Als Hauptredner zur Eröffnung des Gipfels sagte al-Scharra: „Syrien verwandelt sich in eine Geschichte, die in der ganzen Welt erzählt wird.“ Das Land habe die Hürden der tragischen Jahrzehnte seiner Vergangenheit überwunden und damit „einen neuen Anfang“ markiert, der „eine große Chance werden könnte“.
Der Präsident schilderte, wie sein Land die Initiative ergriffen habe, um die durch den Iran-Krieg ausgelösten Krisen in Chancen zu verwandeln.

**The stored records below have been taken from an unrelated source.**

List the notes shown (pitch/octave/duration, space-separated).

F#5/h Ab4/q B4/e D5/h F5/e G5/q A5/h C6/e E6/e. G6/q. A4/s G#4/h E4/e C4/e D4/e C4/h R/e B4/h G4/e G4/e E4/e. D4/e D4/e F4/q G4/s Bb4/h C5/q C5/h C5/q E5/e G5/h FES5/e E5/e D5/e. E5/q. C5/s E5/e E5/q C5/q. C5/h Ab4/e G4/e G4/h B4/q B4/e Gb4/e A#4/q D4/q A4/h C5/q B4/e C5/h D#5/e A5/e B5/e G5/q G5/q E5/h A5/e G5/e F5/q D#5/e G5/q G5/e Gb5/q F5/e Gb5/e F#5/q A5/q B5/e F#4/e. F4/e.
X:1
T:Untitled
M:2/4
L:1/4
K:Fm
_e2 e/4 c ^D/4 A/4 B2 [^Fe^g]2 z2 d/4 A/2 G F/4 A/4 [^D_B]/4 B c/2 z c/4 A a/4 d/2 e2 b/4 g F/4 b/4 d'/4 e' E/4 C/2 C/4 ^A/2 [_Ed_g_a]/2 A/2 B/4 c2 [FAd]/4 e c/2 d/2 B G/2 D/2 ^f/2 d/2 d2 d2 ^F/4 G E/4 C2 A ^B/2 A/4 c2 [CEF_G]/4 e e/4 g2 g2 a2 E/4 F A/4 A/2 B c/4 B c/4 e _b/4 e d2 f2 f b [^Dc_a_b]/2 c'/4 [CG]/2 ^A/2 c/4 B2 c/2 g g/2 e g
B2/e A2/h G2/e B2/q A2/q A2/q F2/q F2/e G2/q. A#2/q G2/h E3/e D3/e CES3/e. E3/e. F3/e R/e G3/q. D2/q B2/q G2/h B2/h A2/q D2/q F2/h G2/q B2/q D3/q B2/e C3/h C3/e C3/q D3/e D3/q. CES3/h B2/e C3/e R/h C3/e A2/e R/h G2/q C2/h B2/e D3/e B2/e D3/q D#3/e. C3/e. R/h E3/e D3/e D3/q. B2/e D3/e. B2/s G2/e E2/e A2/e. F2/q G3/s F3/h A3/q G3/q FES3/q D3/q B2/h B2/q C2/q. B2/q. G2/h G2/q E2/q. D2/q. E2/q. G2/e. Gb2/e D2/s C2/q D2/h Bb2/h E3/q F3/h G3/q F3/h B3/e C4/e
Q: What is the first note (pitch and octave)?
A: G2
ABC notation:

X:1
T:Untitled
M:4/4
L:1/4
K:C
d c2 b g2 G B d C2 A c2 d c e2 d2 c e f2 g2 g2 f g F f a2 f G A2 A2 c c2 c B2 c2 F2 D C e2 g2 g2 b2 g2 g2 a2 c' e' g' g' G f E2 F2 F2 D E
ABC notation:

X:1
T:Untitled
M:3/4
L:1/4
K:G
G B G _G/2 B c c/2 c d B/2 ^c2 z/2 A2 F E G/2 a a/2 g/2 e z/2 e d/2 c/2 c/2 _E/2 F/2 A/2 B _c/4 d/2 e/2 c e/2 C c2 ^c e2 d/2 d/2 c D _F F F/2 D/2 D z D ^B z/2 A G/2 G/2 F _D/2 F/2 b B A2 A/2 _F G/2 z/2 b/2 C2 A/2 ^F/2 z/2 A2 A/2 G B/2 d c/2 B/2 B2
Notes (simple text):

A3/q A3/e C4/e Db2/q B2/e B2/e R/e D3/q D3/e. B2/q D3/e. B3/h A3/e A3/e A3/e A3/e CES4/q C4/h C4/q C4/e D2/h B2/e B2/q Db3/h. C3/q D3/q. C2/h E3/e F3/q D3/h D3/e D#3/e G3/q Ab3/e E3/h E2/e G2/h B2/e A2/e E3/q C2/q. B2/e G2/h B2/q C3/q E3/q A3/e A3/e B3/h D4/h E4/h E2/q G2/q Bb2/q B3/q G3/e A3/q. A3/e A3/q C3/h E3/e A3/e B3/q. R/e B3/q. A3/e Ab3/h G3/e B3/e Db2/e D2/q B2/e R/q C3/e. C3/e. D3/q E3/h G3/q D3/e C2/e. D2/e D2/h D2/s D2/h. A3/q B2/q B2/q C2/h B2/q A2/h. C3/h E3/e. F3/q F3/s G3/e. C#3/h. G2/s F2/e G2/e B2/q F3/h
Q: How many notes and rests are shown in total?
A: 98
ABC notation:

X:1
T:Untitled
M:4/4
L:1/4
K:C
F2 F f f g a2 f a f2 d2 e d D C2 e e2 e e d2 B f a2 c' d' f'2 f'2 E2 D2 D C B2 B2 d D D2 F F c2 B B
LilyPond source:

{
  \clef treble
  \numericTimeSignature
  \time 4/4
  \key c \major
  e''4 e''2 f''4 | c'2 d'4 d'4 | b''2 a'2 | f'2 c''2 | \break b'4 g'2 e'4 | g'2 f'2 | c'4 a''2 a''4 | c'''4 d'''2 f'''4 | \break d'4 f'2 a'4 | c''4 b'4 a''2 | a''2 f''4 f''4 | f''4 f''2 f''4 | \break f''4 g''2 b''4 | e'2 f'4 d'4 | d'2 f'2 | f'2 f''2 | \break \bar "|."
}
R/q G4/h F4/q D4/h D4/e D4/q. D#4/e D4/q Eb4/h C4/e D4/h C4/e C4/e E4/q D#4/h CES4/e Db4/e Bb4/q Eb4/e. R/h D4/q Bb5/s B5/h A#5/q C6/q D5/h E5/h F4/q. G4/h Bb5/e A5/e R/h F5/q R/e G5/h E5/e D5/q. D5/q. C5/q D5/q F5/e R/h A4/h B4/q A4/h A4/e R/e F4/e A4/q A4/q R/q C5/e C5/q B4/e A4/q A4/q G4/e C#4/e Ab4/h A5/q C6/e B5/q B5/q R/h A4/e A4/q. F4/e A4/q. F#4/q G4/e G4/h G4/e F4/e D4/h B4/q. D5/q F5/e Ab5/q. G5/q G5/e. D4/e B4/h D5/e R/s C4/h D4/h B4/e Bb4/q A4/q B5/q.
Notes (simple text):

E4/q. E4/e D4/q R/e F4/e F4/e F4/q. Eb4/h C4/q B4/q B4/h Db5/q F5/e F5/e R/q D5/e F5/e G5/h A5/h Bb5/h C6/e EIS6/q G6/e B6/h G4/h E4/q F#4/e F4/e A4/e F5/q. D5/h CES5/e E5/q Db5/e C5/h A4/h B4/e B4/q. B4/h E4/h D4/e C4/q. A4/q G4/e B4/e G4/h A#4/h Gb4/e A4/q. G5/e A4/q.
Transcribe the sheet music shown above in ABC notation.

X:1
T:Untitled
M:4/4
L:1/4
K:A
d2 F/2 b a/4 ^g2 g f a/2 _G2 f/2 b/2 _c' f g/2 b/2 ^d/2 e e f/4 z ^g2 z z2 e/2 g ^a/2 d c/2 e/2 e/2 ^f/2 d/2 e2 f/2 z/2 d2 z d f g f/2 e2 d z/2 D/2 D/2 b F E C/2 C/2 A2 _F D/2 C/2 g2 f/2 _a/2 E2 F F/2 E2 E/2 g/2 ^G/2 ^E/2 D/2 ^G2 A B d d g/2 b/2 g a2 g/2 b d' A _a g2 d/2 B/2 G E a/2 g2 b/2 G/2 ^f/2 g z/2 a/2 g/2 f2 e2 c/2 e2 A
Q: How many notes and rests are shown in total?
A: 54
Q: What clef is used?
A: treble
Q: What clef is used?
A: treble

„Die Menschen sprechen über Syrien als Korridor, weil Sicherheits- und Lieferketten Westen und Osten verbinden können“, sagte er. Als Beispiel nannte er die Vereinigten Arabischen Emirate, die mit ihren Maßnahmen zur Umgehung einer möglichen Schließung der Straße von Hormus „die richtigen Chancen ergreifen“.
„Syrien war immer eine Handelsdrehscheibe, denn Händler und Vermittler zu sein, liegt in unserer DNA“, sagte al-Scharra vor dem Gipfelpublikum. Mit Transparenz und Offenheit erhöhe Syrien seine Glaubwürdigkeit, „weil wir uns keiner Seite anschließen“.
Vom Rednerpult in Dubai erklärte er außerdem: „Wir stützen uns auf unsere lieben Brüder und Schwestern in der arabischen Welt und lernen von ihnen, statt das Rad neu zu erfinden.“
Syrien befinde sich in „einer Transformationsphase“ hin zu einer Demokratie, sagte er. Zuvor habe das Land unter Sanktionen gelitten, deren Aufhebung US-Präsident Trump „mit unterstützt“ habe; damit sei „die Kette der Vergangenheit durchbrochen“ worden.
„Wir rechnen mit einigen Erschütterungen und müssen in eine ruhigere Phase eintreten“, sagte al-Scharra. Damaskus müsse den Reformen und Veränderungen Zeit geben, „damit sie Wirkung zeigen“.
Als weitere zentrale Ziele für die Region nannte er Ernährungssicherheit und Versorgung. In diesen Bereichen biete Syrien zahlreiche Chancen, an denen europäische Investorinnen und Investoren sowie Nachbarstaaten mit Investitionen aus den Golfstaaten interessiert seien.
Al-Scharra sagte vor dem Gipfel, er hoffe, dass die Region stabil bleibe und dass Syrien „Wege findet, die Kriegsschäden zu begrenzen“. Zugleich wolle sein Land mit der arabischen Welt zusammenarbeiten, „um Frieden in der Region zu verbreiten“, was auch dem wirtschaftlichen Wachstum zugutekomme.
Als Hauptredner beim Arab Media Summit sagte al-Scharra außerdem: „In den Medien zu arbeiten, Fakten zu überprüfen und sich nicht politisch instrumentalisieren zu lassen, ist eine schwere Verantwortung.“
„Menschenleben liegen in den Händen der Medien“, schloss der syrische Präsident. Diese müssten mit den arabischen Gesellschaften Schritt halten, um die tatsächlichen Ereignisse zu verstehen, Informationen über verlässliche Kanäle und Ansprechpartner zu überprüfen und ihre Botschaften entsprechend einzuordnen.